Aim of the exercise:
Check each line of the listing, and copy it if it contains the word "burst".

■ ■ ■ ■ ■ ■ ■

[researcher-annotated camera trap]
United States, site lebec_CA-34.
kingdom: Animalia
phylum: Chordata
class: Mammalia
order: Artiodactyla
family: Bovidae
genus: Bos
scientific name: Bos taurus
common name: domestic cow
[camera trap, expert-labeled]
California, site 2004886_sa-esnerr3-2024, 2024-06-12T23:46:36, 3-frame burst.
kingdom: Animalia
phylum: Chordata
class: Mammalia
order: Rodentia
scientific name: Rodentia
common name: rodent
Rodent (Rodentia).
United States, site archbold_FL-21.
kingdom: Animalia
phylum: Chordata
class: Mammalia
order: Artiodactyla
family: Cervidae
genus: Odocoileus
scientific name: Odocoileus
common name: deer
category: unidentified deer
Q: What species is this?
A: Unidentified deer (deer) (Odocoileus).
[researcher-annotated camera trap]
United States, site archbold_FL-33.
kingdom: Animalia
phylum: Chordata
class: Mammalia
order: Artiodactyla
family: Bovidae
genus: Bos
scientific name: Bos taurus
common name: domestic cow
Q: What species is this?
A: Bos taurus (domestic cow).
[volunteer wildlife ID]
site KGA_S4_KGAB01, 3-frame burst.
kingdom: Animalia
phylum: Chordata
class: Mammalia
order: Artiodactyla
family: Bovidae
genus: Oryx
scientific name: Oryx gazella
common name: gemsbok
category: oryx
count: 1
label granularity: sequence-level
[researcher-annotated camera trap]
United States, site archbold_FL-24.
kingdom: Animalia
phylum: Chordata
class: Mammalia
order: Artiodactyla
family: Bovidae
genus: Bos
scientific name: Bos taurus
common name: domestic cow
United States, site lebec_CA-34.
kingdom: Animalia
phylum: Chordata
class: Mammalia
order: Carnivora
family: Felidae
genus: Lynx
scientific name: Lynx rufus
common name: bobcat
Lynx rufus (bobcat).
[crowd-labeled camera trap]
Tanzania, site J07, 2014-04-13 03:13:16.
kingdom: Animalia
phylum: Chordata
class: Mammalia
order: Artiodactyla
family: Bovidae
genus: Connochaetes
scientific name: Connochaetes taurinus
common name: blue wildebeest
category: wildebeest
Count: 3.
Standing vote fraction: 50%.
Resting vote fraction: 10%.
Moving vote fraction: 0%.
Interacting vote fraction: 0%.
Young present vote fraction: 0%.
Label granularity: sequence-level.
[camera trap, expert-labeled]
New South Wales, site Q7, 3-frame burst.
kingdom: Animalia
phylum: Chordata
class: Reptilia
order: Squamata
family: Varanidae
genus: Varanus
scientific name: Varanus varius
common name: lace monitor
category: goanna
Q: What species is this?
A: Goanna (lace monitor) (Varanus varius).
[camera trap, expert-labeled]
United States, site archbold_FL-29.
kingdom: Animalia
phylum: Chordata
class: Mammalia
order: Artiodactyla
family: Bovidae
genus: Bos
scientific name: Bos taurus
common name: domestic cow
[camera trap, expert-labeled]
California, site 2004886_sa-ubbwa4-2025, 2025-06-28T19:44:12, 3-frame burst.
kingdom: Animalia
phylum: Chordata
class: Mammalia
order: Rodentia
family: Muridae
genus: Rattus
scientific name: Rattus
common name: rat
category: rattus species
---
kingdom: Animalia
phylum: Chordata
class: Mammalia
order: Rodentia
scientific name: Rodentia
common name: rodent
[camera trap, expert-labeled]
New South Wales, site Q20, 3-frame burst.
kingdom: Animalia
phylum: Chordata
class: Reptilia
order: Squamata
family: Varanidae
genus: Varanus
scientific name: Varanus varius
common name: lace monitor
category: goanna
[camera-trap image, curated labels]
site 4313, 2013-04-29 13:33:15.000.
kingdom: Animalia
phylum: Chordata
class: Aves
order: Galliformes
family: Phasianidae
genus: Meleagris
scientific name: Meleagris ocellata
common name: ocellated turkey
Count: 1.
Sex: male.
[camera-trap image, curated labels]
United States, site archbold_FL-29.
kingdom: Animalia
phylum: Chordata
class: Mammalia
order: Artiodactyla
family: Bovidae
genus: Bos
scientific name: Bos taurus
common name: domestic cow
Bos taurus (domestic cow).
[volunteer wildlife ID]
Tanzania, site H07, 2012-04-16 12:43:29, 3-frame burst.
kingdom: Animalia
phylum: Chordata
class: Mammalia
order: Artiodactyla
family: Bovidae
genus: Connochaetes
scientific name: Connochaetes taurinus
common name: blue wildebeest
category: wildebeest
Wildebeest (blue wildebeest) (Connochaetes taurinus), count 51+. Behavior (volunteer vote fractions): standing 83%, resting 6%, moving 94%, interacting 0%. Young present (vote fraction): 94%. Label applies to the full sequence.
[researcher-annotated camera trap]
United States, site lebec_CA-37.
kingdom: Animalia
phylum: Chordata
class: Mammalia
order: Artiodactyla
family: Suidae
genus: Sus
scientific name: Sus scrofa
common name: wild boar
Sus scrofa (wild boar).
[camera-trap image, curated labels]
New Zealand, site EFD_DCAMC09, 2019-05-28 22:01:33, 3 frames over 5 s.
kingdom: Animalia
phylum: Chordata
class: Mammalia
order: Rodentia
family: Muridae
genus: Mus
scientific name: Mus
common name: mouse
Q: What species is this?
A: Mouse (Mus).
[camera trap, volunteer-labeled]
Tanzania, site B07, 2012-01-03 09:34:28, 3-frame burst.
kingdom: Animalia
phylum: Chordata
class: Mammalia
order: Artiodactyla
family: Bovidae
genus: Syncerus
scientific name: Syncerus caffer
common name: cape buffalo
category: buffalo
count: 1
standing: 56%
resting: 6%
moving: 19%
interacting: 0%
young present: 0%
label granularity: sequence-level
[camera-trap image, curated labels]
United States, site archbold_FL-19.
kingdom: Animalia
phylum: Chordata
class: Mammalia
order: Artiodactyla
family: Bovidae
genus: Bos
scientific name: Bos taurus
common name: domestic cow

■ ■ ■ ■ ■ ■ ■

Task response:
California, site 2004886_sa-esnerr3-2024, 2024-06-12T23:46:36, 3-frame burst.
site KGA_S4_KGAB01, 3-frame burst.
New South Wales, site Q7, 3-frame burst.
California, site 2004886_sa-ubbwa4-2025, 2025-06-28T19:44:12, 3-frame burst.
New South Wales, site Q20, 3-frame burst.
Tanzania, site H07, 2012-04-16 12:43:29, 3-frame burst.
Tanzania, site B07, 2012-01-03 09:34:28, 3-frame burst.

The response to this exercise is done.